Exercise objective
Every line below that has the string "labeled" needs to be copied.

★ ★ ★

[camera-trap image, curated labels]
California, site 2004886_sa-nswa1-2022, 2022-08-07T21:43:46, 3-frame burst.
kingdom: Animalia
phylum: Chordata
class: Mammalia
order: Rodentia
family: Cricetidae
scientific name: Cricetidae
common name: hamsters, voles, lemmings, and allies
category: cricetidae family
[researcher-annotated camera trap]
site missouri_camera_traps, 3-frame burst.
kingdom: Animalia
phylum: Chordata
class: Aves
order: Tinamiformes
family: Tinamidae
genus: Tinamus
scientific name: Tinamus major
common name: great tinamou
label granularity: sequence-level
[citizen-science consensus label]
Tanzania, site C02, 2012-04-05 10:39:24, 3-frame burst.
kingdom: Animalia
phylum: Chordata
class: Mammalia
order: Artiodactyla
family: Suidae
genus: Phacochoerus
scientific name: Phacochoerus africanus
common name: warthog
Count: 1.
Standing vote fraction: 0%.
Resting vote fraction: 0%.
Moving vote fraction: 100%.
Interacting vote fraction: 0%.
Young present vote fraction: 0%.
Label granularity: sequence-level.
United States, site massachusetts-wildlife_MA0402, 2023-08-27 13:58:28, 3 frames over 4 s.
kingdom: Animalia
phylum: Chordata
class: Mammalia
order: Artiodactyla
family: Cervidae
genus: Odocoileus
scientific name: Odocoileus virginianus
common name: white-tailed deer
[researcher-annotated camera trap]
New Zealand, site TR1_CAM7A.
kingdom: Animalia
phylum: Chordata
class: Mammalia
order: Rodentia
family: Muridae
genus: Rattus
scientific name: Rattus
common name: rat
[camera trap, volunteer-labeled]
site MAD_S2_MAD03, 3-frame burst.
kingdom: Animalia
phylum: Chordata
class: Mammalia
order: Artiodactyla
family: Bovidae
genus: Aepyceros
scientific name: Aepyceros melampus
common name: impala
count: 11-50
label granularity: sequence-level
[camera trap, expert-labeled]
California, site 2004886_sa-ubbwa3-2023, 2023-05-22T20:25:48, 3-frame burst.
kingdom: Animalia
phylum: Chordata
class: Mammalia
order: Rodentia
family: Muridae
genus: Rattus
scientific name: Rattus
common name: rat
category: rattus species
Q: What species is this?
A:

★ ★ ★

Task solution
[camera trap, volunteer-labeled]
[camera trap, expert-labeled]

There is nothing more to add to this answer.